Your objective:
Please quote exactly the lines below from the line containing "11.Warm-hearted" to the line containing "Web Services: Access Control", both lines included, and nothing else.

Collected data entries:
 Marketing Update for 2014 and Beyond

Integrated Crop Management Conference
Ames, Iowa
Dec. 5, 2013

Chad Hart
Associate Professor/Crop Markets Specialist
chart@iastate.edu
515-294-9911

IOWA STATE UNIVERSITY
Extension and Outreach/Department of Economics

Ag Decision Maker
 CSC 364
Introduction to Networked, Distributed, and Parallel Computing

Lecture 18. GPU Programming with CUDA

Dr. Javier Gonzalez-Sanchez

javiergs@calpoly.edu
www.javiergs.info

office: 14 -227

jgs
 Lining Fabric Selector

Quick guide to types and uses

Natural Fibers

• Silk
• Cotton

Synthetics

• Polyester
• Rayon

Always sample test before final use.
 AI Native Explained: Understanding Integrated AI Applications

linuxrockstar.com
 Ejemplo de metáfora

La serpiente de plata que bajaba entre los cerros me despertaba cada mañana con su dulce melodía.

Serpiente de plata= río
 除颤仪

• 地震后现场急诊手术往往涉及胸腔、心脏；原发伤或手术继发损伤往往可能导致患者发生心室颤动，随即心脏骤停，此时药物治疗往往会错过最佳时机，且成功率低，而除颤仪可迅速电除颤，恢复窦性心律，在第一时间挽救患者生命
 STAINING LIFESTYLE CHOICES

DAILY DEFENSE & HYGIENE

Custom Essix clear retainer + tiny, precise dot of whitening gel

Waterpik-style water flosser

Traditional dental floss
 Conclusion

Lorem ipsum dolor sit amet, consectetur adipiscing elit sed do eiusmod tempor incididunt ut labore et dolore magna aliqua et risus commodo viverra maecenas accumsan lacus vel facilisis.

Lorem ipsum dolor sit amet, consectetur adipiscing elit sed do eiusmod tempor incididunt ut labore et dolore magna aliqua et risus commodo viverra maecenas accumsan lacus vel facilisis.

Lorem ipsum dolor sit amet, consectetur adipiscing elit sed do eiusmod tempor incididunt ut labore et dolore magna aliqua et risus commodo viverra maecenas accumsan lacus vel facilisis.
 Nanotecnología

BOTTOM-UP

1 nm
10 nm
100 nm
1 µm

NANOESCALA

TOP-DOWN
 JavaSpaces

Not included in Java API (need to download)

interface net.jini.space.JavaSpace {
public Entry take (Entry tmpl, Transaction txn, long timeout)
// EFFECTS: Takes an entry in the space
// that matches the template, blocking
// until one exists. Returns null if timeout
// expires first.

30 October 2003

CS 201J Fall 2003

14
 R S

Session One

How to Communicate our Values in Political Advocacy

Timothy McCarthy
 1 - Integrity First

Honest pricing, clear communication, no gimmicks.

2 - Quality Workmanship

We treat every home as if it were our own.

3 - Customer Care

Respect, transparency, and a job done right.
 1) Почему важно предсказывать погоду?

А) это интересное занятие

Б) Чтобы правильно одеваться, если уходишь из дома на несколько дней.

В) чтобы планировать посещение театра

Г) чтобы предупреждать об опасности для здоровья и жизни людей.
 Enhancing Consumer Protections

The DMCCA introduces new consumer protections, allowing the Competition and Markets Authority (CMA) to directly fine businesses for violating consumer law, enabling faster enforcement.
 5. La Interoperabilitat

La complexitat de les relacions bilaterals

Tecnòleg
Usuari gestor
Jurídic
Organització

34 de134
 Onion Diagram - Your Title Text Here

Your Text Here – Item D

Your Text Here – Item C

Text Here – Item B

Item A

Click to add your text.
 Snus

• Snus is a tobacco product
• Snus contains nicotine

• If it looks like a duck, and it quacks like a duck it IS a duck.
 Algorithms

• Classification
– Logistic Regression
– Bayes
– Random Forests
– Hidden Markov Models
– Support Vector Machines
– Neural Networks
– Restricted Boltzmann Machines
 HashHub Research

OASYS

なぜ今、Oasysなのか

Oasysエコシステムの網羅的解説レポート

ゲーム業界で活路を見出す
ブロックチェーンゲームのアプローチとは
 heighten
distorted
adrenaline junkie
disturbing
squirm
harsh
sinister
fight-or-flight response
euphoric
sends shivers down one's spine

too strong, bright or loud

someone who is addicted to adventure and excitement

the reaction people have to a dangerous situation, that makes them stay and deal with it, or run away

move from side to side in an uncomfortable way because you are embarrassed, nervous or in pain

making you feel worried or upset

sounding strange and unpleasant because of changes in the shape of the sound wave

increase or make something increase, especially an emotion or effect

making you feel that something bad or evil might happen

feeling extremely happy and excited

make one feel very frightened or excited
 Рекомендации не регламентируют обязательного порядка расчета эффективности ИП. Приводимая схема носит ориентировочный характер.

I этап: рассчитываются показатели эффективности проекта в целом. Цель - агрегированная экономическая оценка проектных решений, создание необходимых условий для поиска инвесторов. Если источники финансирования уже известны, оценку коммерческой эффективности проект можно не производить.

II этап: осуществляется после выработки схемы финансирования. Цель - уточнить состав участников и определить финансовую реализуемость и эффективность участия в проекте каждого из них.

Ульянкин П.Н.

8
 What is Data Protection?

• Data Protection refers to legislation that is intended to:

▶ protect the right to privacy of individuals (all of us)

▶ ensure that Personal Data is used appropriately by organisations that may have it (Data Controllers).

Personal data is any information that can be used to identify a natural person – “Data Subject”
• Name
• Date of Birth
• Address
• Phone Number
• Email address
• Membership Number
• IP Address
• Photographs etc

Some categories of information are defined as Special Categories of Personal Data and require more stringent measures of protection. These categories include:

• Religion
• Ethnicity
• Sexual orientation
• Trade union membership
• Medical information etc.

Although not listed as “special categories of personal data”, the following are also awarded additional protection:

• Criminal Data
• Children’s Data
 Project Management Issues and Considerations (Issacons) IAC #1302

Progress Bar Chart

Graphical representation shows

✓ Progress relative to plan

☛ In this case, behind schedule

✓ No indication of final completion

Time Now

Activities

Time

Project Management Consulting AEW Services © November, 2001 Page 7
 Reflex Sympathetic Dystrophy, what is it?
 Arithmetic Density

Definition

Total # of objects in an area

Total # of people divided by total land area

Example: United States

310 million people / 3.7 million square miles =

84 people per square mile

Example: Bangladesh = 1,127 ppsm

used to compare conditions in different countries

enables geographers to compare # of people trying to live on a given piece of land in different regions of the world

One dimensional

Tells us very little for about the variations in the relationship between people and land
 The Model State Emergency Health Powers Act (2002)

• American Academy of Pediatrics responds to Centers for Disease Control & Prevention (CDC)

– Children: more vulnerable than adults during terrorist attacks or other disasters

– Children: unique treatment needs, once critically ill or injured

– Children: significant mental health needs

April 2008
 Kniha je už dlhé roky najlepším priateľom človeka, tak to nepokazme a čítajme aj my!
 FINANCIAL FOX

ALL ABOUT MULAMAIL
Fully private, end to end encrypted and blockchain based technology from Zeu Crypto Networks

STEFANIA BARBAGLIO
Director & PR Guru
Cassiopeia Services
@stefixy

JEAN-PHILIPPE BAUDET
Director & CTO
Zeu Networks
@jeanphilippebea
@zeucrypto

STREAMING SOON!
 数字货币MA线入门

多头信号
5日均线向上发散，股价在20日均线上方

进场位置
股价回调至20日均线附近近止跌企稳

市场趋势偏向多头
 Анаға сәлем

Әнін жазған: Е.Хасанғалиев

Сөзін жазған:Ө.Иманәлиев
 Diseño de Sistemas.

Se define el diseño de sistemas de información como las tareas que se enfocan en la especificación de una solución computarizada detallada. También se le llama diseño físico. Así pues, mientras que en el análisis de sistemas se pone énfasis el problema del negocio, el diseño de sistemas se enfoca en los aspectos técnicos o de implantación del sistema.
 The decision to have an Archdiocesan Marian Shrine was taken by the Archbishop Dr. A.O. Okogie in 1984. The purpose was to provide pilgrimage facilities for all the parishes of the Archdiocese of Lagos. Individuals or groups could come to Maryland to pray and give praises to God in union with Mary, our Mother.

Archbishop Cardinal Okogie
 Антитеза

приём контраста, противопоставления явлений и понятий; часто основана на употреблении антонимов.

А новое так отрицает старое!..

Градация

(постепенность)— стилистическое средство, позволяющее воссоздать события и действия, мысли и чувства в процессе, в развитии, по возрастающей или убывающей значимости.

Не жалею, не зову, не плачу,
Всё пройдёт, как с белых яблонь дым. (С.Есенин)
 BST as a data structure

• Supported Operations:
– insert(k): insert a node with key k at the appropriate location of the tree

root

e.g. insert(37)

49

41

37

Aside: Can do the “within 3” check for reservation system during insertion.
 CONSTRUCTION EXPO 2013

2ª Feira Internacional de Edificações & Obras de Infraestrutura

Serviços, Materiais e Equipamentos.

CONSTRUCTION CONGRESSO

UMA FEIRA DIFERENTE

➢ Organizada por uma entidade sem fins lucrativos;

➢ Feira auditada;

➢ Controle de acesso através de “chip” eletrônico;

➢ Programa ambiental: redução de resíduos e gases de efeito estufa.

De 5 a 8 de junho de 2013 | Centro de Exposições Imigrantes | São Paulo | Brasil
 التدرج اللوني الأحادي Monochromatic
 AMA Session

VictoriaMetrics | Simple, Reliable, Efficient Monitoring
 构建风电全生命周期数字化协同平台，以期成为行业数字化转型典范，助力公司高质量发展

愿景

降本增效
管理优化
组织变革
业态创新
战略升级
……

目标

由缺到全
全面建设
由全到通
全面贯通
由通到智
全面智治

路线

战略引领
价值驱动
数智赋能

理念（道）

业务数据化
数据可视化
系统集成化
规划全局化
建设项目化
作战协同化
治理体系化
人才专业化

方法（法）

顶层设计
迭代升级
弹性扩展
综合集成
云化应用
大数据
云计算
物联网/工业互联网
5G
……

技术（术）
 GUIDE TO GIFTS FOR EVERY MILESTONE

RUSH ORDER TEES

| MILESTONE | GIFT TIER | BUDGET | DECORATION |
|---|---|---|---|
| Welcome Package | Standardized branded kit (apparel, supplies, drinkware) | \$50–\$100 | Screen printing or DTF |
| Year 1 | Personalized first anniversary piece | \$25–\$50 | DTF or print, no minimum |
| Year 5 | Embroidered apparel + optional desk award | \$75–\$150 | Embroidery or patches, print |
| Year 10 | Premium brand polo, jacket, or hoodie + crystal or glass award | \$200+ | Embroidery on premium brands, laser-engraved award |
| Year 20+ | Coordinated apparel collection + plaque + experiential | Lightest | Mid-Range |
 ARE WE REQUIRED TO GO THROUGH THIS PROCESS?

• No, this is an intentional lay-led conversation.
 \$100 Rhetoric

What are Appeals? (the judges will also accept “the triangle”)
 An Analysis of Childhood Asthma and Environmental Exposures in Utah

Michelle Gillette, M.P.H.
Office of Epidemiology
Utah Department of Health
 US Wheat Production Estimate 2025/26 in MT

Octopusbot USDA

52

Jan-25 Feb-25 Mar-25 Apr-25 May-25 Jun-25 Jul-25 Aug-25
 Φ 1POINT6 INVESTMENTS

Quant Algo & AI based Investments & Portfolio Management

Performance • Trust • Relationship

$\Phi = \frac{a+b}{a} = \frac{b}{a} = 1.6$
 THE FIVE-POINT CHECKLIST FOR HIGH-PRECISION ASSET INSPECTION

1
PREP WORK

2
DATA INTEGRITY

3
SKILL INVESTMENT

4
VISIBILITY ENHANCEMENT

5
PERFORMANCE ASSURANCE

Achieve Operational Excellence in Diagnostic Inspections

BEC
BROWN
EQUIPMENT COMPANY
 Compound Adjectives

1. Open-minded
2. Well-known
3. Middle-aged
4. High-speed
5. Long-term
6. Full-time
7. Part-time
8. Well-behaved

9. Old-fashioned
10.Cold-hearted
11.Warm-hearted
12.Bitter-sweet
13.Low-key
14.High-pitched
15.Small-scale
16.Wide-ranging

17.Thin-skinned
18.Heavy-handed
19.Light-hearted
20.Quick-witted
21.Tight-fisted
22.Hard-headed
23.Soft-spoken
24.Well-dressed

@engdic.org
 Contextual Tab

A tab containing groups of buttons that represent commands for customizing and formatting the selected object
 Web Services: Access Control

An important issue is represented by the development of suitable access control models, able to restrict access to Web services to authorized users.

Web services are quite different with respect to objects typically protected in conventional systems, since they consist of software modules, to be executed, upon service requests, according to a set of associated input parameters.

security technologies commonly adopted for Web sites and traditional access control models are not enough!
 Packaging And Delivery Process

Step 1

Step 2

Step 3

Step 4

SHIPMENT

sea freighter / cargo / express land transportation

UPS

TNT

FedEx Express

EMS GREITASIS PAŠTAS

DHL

Written answer:
11.Warm-hearted
12.Bitter-sweet
13.Low-key
14.High-pitched
15.Small-scale
16.Wide-ranging

17.Thin-skinned
18.Heavy-handed
19.Light-hearted
20.Quick-witted
21.Tight-fisted
22.Hard-headed
23.Soft-spoken
24.Well-dressed

@engdic.org
 Contextual Tab

A tab containing groups of buttons that represent commands for customizing and formatting the selected object
 Web Services: Access Control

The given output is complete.